**What you are asked to do**
All lines with the word "States" must be pulled from the entries below.

**Data to use**
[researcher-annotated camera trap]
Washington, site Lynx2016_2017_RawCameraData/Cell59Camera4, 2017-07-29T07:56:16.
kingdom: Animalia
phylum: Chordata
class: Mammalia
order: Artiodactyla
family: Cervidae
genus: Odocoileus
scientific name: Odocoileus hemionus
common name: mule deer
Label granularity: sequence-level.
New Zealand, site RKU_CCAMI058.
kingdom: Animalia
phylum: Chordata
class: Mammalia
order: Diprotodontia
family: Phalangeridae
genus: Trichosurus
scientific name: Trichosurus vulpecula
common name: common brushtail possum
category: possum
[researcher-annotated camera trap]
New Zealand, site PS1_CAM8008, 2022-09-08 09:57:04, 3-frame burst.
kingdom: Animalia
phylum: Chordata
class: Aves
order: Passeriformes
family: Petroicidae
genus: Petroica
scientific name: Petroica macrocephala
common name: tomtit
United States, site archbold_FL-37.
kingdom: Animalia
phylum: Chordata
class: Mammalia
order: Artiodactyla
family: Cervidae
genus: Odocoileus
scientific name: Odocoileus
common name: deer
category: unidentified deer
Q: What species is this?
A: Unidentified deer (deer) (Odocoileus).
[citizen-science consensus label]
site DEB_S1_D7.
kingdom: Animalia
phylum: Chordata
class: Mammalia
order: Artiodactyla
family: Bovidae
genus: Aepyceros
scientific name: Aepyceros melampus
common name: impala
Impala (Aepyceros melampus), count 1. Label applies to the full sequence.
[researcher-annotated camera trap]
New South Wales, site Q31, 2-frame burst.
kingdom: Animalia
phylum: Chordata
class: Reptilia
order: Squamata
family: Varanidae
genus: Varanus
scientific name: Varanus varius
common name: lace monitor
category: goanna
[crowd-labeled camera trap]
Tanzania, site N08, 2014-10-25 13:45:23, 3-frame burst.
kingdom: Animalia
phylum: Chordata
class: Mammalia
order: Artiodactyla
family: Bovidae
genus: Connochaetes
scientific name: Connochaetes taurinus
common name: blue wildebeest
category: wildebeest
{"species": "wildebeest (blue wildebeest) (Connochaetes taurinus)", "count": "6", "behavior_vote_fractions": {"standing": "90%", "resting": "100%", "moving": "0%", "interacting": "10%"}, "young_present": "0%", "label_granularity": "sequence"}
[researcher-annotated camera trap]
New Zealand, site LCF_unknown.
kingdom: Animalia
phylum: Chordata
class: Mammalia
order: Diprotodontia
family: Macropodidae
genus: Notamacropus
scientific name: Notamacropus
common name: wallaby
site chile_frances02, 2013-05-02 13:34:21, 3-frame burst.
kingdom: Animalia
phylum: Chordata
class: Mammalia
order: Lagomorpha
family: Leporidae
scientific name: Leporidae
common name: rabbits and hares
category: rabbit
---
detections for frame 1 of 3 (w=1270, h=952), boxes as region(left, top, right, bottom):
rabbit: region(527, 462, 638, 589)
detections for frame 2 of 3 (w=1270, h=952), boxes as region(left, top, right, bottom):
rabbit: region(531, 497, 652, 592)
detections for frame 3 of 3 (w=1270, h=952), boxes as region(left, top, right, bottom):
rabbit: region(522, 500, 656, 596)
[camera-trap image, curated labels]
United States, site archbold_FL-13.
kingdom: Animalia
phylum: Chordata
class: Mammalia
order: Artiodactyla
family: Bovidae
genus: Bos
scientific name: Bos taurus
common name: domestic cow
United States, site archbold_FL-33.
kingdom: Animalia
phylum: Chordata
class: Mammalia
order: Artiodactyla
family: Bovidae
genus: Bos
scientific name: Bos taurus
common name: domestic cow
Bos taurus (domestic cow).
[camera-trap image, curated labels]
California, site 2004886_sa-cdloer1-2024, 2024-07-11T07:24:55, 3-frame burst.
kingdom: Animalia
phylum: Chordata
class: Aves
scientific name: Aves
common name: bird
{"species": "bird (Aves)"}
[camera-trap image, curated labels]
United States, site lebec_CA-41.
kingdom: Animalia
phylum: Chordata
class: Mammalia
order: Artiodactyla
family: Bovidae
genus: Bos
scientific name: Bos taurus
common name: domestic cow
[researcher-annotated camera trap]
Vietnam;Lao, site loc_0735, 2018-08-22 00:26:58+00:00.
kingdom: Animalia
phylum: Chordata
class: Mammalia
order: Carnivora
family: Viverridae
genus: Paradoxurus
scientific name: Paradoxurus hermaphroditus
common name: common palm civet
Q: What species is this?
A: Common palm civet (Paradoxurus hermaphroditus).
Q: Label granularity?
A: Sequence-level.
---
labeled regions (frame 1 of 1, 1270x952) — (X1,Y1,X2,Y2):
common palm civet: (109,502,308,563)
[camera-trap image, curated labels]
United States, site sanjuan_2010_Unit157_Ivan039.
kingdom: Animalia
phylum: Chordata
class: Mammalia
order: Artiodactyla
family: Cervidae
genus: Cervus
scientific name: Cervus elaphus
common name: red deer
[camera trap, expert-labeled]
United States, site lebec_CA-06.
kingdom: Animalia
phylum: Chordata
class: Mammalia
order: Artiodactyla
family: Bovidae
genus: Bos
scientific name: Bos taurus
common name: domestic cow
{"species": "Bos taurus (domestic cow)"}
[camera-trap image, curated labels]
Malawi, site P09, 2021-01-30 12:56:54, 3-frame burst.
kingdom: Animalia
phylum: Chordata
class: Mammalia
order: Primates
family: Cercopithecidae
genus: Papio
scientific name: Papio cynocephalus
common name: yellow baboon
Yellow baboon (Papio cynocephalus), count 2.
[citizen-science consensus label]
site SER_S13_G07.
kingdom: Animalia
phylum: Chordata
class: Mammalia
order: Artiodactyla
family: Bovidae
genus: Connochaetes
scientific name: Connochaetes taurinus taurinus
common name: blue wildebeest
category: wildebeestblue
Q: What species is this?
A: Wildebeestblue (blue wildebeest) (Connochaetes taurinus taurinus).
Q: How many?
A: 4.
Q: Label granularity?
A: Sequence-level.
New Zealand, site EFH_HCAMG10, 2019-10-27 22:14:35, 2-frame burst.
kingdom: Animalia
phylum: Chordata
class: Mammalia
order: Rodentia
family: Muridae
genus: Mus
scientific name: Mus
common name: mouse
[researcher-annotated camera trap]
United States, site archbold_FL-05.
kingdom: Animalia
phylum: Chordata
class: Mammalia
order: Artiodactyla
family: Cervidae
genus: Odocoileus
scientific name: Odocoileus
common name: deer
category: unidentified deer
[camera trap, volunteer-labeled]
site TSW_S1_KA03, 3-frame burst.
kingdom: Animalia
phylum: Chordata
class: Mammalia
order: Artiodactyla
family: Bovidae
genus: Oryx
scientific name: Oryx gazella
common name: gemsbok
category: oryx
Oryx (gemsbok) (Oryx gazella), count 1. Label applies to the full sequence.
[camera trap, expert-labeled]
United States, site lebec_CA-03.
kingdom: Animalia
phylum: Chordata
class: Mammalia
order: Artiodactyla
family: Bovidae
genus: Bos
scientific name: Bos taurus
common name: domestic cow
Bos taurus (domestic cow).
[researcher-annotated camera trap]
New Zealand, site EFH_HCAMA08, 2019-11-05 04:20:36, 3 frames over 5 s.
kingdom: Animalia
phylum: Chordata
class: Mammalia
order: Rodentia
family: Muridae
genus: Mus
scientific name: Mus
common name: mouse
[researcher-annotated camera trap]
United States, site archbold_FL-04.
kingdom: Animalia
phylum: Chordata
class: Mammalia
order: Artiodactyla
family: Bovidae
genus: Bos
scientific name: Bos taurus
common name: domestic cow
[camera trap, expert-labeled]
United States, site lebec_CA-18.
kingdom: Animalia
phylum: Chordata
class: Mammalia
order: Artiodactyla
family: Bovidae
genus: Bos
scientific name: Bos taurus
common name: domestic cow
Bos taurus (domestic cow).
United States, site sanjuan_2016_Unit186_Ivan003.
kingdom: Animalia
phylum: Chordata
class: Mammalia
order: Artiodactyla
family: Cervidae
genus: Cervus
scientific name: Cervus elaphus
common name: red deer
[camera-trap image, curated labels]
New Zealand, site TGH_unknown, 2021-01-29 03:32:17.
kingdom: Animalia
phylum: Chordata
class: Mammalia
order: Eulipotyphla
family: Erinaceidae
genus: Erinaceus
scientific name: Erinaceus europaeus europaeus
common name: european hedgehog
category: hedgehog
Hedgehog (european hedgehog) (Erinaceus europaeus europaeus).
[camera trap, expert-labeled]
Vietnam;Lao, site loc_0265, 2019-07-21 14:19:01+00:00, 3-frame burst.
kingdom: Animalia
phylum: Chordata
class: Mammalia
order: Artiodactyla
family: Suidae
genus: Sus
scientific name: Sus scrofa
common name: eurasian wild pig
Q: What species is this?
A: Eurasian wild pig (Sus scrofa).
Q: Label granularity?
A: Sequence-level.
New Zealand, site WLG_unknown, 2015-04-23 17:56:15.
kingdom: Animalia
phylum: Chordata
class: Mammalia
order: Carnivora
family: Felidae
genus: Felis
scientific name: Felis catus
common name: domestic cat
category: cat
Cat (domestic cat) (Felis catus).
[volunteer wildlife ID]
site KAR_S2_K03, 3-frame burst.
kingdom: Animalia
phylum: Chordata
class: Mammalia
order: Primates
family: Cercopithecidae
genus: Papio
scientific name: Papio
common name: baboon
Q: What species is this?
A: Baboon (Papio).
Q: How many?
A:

**Answer section**
United States, site archbold_FL-37.
United States, site archbold_FL-13.
United States, site archbold_FL-33.
United States, site lebec_CA-41.
United States, site sanjuan_2010_Unit157_Ivan039.
United States, site lebec_CA-06.
United States, site archbold_FL-05.
United States, site lebec_CA-03.
United States, site archbold_FL-04.
United States, site lebec_CA-18.
United States, site sanjuan_2016_Unit186_Ivan003.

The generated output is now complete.